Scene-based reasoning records
────────

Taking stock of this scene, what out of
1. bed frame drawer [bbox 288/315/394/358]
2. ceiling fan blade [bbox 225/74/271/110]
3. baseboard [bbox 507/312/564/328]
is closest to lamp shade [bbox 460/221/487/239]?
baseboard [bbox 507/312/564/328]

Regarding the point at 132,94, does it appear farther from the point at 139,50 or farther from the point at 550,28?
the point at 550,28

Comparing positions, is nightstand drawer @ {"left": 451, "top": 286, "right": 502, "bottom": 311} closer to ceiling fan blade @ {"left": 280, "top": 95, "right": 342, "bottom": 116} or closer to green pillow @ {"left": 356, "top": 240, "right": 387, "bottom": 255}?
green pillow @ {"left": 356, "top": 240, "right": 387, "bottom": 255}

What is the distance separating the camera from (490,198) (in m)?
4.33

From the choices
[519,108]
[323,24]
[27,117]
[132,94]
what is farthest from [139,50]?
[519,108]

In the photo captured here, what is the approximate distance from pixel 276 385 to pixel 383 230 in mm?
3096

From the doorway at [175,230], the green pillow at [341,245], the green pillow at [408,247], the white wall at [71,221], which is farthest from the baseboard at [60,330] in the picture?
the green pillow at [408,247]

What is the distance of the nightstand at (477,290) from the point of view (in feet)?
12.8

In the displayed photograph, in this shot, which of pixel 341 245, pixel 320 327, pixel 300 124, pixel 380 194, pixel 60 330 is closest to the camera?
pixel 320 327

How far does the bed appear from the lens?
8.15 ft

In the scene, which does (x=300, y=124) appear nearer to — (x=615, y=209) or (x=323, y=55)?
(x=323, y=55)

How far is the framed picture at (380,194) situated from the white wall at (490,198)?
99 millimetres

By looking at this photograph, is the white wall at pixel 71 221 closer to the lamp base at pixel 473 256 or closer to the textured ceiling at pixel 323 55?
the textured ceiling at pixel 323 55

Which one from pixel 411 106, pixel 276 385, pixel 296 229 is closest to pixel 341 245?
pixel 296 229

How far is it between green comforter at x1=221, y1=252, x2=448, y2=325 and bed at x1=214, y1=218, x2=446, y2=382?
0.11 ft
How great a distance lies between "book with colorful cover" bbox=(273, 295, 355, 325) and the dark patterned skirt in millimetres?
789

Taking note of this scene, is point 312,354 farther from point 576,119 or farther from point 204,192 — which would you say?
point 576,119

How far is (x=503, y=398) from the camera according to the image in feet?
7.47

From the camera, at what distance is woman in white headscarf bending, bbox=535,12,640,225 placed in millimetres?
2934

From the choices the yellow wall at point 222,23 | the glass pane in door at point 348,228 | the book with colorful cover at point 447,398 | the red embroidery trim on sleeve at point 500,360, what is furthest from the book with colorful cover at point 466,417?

────────

Your objective: Set every line of the listing down word for word.

Output of the exercise:
Taking stock of this scene, what out of
1. bed frame drawer [bbox 288/315/394/358]
2. ceiling fan blade [bbox 225/74/271/110]
3. baseboard [bbox 507/312/564/328]
is closest to lamp shade [bbox 460/221/487/239]?
baseboard [bbox 507/312/564/328]

Regarding the point at 132,94, does it appear farther from the point at 139,50 or farther from the point at 550,28?
the point at 550,28

Comparing positions, is nightstand drawer @ {"left": 451, "top": 286, "right": 502, "bottom": 311} closer to ceiling fan blade @ {"left": 280, "top": 95, "right": 342, "bottom": 116} or closer to green pillow @ {"left": 356, "top": 240, "right": 387, "bottom": 255}?
green pillow @ {"left": 356, "top": 240, "right": 387, "bottom": 255}

What is the distance separating the camera from (490,198) (in m)?
4.33

From the choices
[519,108]
[323,24]
[27,117]
[132,94]
what is farthest from [139,50]?
[519,108]

In the photo captured here, what is the approximate distance from pixel 276 385 to pixel 383 230 in mm?
3096

From the doorway at [175,230], the green pillow at [341,245], the green pillow at [408,247], the white wall at [71,221], which is farthest from the baseboard at [60,330] in the picture?
the green pillow at [408,247]

What is the distance of the nightstand at (477,290) from the point of view (in feet)?
12.8

In the displayed photograph, in this shot, which of pixel 341 245, pixel 320 327, pixel 300 124, pixel 380 194, pixel 60 330 is closest to the camera?
pixel 320 327

How far does the bed appear from the lens?
8.15 ft

In the scene, which does (x=300, y=124) appear nearer to — (x=615, y=209) or (x=323, y=55)?
(x=323, y=55)

How far is the framed picture at (380,194) situated from the white wall at (490,198)?
99 millimetres

By looking at this photograph, is the white wall at pixel 71 221 closer to the lamp base at pixel 473 256 or closer to the textured ceiling at pixel 323 55?
the textured ceiling at pixel 323 55

Which one from pixel 411 106, pixel 276 385, pixel 296 229 is closest to pixel 341 245?
pixel 296 229

How far is it between green comforter at x1=221, y1=252, x2=448, y2=325 and bed at x1=214, y1=218, x2=446, y2=382?
0.11 ft
How great a distance lies between "book with colorful cover" bbox=(273, 295, 355, 325) and the dark patterned skirt in millimetres?
789

Taking note of this scene, is point 312,354 farther from point 576,119 or farther from point 204,192 — which would you say?
point 576,119

How far is (x=503, y=398) from the camera according to the image in feet?
7.47

From the camera, at what distance is woman in white headscarf bending, bbox=535,12,640,225 placed in millimetres?
2934

From the choices the yellow wall at point 222,23 | the glass pane in door at point 348,228 | the book with colorful cover at point 447,398 | the red embroidery trim on sleeve at point 500,360, what is furthest from the book with colorful cover at point 466,417?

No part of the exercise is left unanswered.